Exercise brief → Every record that follows must be set down word for word.

Data to process →
# # # # # # #
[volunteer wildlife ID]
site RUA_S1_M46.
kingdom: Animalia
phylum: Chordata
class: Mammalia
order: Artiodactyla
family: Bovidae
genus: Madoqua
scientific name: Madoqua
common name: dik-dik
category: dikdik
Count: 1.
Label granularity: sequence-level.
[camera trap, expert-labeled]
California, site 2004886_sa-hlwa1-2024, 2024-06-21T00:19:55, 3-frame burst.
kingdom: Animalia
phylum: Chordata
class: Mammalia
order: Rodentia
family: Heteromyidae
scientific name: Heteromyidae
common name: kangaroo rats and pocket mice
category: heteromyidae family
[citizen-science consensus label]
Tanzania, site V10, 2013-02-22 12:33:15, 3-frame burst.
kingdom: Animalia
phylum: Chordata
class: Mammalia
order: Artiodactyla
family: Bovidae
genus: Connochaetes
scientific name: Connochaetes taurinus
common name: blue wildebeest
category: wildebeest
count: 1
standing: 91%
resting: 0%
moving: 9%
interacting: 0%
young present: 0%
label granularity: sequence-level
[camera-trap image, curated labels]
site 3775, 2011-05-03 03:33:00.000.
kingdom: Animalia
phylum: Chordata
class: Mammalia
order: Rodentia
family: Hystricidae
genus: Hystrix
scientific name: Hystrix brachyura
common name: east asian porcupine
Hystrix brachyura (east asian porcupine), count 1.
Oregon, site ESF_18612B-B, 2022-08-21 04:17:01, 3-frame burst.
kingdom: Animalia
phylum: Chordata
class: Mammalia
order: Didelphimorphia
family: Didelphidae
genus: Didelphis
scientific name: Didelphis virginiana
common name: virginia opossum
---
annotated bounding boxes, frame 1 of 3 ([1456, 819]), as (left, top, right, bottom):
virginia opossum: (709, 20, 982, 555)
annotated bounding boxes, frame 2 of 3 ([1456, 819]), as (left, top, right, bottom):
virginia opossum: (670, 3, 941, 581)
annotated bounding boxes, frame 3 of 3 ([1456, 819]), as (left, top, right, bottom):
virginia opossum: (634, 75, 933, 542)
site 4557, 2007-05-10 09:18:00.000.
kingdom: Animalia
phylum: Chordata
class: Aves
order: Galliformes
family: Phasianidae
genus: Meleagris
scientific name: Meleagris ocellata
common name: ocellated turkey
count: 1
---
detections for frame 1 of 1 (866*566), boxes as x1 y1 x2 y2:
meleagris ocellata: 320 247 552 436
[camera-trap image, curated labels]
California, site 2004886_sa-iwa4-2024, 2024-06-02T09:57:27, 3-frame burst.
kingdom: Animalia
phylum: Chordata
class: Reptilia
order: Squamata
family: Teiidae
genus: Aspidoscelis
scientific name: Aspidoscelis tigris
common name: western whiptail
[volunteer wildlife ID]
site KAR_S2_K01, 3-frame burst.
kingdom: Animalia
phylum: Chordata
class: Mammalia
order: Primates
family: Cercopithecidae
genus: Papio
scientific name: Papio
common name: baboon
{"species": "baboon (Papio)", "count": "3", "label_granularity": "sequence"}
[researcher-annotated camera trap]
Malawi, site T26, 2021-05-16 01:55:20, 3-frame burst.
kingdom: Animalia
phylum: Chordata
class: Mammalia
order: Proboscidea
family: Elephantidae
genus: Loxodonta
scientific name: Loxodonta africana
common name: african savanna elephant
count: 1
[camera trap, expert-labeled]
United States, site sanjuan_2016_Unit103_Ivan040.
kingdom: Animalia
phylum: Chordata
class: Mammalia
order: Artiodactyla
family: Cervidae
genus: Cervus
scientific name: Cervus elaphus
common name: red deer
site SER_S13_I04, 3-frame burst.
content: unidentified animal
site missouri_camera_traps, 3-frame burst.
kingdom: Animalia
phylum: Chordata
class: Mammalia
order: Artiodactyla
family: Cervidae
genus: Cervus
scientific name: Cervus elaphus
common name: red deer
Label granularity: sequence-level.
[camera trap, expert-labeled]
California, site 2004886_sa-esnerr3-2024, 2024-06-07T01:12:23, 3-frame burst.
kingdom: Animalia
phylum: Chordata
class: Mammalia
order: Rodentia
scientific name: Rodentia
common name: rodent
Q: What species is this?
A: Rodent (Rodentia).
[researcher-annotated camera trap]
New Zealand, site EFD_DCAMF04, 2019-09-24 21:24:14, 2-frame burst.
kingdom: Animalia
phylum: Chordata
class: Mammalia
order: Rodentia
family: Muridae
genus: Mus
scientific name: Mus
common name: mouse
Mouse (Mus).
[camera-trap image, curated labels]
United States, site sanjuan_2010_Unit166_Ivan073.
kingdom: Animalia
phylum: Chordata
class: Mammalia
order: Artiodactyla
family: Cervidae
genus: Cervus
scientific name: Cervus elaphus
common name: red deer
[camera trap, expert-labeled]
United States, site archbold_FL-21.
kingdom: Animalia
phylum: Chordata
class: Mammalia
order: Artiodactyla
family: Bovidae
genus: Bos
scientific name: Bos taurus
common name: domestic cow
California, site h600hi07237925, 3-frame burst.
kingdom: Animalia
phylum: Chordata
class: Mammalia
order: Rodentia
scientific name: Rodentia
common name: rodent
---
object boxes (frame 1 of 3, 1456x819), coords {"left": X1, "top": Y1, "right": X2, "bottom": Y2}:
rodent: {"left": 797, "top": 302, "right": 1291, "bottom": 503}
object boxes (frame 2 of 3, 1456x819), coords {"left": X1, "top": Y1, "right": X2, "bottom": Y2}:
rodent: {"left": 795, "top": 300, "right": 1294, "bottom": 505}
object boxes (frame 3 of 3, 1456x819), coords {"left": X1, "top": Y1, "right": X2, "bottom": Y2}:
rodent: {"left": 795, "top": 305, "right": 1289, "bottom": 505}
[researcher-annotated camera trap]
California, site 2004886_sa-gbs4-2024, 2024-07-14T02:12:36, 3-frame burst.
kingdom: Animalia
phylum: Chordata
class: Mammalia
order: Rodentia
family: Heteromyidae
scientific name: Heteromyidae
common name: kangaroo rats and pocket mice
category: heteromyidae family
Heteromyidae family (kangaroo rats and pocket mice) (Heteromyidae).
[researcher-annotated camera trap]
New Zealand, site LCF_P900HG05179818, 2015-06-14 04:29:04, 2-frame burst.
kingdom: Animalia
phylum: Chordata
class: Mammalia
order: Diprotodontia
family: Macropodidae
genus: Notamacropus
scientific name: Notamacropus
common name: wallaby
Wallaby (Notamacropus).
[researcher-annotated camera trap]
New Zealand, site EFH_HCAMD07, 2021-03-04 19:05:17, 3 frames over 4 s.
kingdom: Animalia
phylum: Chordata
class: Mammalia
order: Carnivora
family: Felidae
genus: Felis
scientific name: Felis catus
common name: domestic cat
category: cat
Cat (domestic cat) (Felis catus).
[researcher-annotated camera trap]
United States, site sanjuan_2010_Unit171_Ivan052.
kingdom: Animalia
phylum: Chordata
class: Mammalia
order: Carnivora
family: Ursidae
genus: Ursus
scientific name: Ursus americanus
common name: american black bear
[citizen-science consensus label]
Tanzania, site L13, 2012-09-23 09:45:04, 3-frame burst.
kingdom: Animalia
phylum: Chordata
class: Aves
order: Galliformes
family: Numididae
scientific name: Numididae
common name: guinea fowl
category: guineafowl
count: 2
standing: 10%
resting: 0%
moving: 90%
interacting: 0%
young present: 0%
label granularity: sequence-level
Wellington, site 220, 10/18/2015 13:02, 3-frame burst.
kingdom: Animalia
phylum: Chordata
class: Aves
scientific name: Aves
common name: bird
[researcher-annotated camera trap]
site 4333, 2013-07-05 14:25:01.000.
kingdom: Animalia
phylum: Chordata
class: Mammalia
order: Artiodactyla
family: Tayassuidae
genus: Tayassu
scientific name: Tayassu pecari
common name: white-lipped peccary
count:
# # # # # # #
Solution →
[volunteer wildlife ID]
site RUA_S1_M46.
kingdom: Animalia
phylum: Chordata
class: Mammalia
order: Artiodactyla
family: Bovidae
genus: Madoqua
scientific name: Madoqua
common name: dik-dik
category: dikdik
Count: 1.
Label granularity: sequence-level.
[camera trap, expert-labeled]
California, site 2004886_sa-hlwa1-2024, 2024-06-21T00:19:55, 3-frame burst.
kingdom: Animalia
phylum: Chordata
class: Mammalia
order: Rodentia
family: Heteromyidae
scientific name: Heteromyidae
common name: kangaroo rats and pocket mice
category: heteromyidae family
[citizen-science consensus label]
Tanzania, site V10, 2013-02-22 12:33:15, 3-frame burst.
kingdom: Animalia
phylum: Chordata
class: Mammalia
order: Artiodactyla
family: Bovidae
genus: Connochaetes
scientific name: Connochaetes taurinus
common name: blue wildebeest
category: wildebeest
count: 1
standing: 91%
resting: 0%
moving: 9%
interacting: 0%
young present: 0%
label granularity: sequence-level
[camera-trap image, curated labels]
site 3775, 2011-05-03 03:33:00.000.
kingdom: Animalia
phylum: Chordata
class: Mammalia
order: Rodentia
family: Hystricidae
genus: Hystrix
scientific name: Hystrix brachyura
common name: east asian porcupine
Hystrix brachyura (east asian porcupine), count 1.
Oregon, site ESF_18612B-B, 2022-08-21 04:17:01, 3-frame burst.
kingdom: Animalia
phylum: Chordata
class: Mammalia
order: Didelphimorphia
family: Didelphidae
genus: Didelphis
scientific name: Didelphis virginiana
common name: virginia opossum
---
annotated bounding boxes, frame 1 of 3 ([1456, 819]), as (left, top, right, bottom):
virginia opossum: (709, 20, 982, 555)
annotated bounding boxes, frame 2 of 3 ([1456, 819]), as (left, top, right, bottom):
virginia opossum: (670, 3, 941, 581)
annotated bounding boxes, frame 3 of 3 ([1456, 819]), as (left, top, right, bottom):
virginia opossum: (634, 75, 933, 542)
site 4557, 2007-05-10 09:18:00.000.
kingdom: Animalia
phylum: Chordata
class: Aves
order: Galliformes
family: Phasianidae
genus: Meleagris
scientific name: Meleagris ocellata
common name: ocellated turkey
count: 1
---
detections for frame 1 of 1 (866*566), boxes as x1 y1 x2 y2:
meleagris ocellata: 320 247 552 436
[camera-trap image, curated labels]
California, site 2004886_sa-iwa4-2024, 2024-06-02T09:57:27, 3-frame burst.
kingdom: Animalia
phylum: Chordata
class: Reptilia
order: Squamata
family: Teiidae
genus: Aspidoscelis
scientific name: Aspidoscelis tigris
common name: western whiptail
[volunteer wildlife ID]
site KAR_S2_K01, 3-frame burst.
kingdom: Animalia
phylum: Chordata
class: Mammalia
order: Primates
family: Cercopithecidae
genus: Papio
scientific name: Papio
common name: baboon
{"species": "baboon (Papio)", "count": "3", "label_granularity": "sequence"}
[researcher-annotated camera trap]
Malawi, site T26, 2021-05-16 01:55:20, 3-frame burst.
kingdom: Animalia
phylum: Chordata
class: Mammalia
order: Proboscidea
family: Elephantidae
genus: Loxodonta
scientific name: Loxodonta africana
common name: african savanna elephant
count: 1
[camera trap, expert-labeled]
United States, site sanjuan_2016_Unit103_Ivan040.
kingdom: Animalia
phylum: Chordata
class: Mammalia
order: Artiodactyla
family: Cervidae
genus: Cervus
scientific name: Cervus elaphus
common name: red deer
site SER_S13_I04, 3-frame burst.
content: unidentified animal
site missouri_camera_traps, 3-frame burst.
kingdom: Animalia
phylum: Chordata
class: Mammalia
order: Artiodactyla
family: Cervidae
genus: Cervus
scientific name: Cervus elaphus
common name: red deer
Label granularity: sequence-level.
[camera trap, expert-labeled]
California, site 2004886_sa-esnerr3-2024, 2024-06-07T01:12:23, 3-frame burst.
kingdom: Animalia
phylum: Chordata
class: Mammalia
order: Rodentia
scientific name: Rodentia
common name: rodent
Q: What species is this?
A: Rodent (Rodentia).
[researcher-annotated camera trap]
New Zealand, site EFD_DCAMF04, 2019-09-24 21:24:14, 2-frame burst.
kingdom: Animalia
phylum: Chordata
class: Mammalia
order: Rodentia
family: Muridae
genus: Mus
scientific name: Mus
common name: mouse
Mouse (Mus).
[camera-trap image, curated labels]
United States, site sanjuan_2010_Unit166_Ivan073.
kingdom: Animalia
phylum: Chordata
class: Mammalia
order: Artiodactyla
family: Cervidae
genus: Cervus
scientific name: Cervus elaphus
common name: red deer
[camera trap, expert-labeled]
United States, site archbold_FL-21.
kingdom: Animalia
phylum: Chordata
class: Mammalia
order: Artiodactyla
family: Bovidae
genus: Bos
scientific name: Bos taurus
common name: domestic cow
California, site h600hi07237925, 3-frame burst.
kingdom: Animalia
phylum: Chordata
class: Mammalia
order: Rodentia
scientific name: Rodentia
common name: rodent
---
object boxes (frame 1 of 3, 1456x819), coords {"left": X1, "top": Y1, "right": X2, "bottom": Y2}:
rodent: {"left": 797, "top": 302, "right": 1291, "bottom": 503}
object boxes (frame 2 of 3, 1456x819), coords {"left": X1, "top": Y1, "right": X2, "bottom": Y2}:
rodent: {"left": 795, "top": 300, "right": 1294, "bottom": 505}
object boxes (frame 3 of 3, 1456x819), coords {"left": X1, "top": Y1, "right": X2, "bottom": Y2}:
rodent: {"left": 795, "top": 305, "right": 1289, "bottom": 505}
[researcher-annotated camera trap]
California, site 2004886_sa-gbs4-2024, 2024-07-14T02:12:36, 3-frame burst.
kingdom: Animalia
phylum: Chordata
class: Mammalia
order: Rodentia
family: Heteromyidae
scientific name: Heteromyidae
common name: kangaroo rats and pocket mice
category: heteromyidae family
Heteromyidae family (kangaroo rats and pocket mice) (Heteromyidae).
[researcher-annotated camera trap]
New Zealand, site LCF_P900HG05179818, 2015-06-14 04:29:04, 2-frame burst.
kingdom: Animalia
phylum: Chordata
class: Mammalia
order: Diprotodontia
family: Macropodidae
genus: Notamacropus
scientific name: Notamacropus
common name: wallaby
Wallaby (Notamacropus).
[researcher-annotated camera trap]
New Zealand, site EFH_HCAMD07, 2021-03-04 19:05:17, 3 frames over 4 s.
kingdom: Animalia
phylum: Chordata
class: Mammalia
order: Carnivora
family: Felidae
genus: Felis
scientific name: Felis catus
common name: domestic cat
category: cat
Cat (domestic cat) (Felis catus).
[researcher-annotated camera trap]
United States, site sanjuan_2010_Unit171_Ivan052.
kingdom: Animalia
phylum: Chordata
class: Mammalia
order: Carnivora
family: Ursidae
genus: Ursus
scientific name: Ursus americanus
common name: american black bear
[citizen-science consensus label]
Tanzania, site L13, 2012-09-23 09:45:04, 3-frame burst.
kingdom: Animalia
phylum: Chordata
class: Aves
order: Galliformes
family: Numididae
scientific name: Numididae
common name: guinea fowl
category: guineafowl
count: 2
standing: 10%
resting: 0%
moving: 90%
interacting: 0%
young present: 0%
label granularity: sequence-level
Wellington, site 220, 10/18/2015 13:02, 3-frame burst.
kingdom: Animalia
phylum: Chordata
class: Aves
scientific name: Aves
common name: bird
[researcher-annotated camera trap]
site 4333, 2013-07-05 14:25:01.000.
kingdom: Animalia
phylum: Chordata
class: Mammalia
order: Artiodactyla
family: Tayassuidae
genus: Tayassu
scientific name: Tayassu pecari
common name: white-lipped peccary
count:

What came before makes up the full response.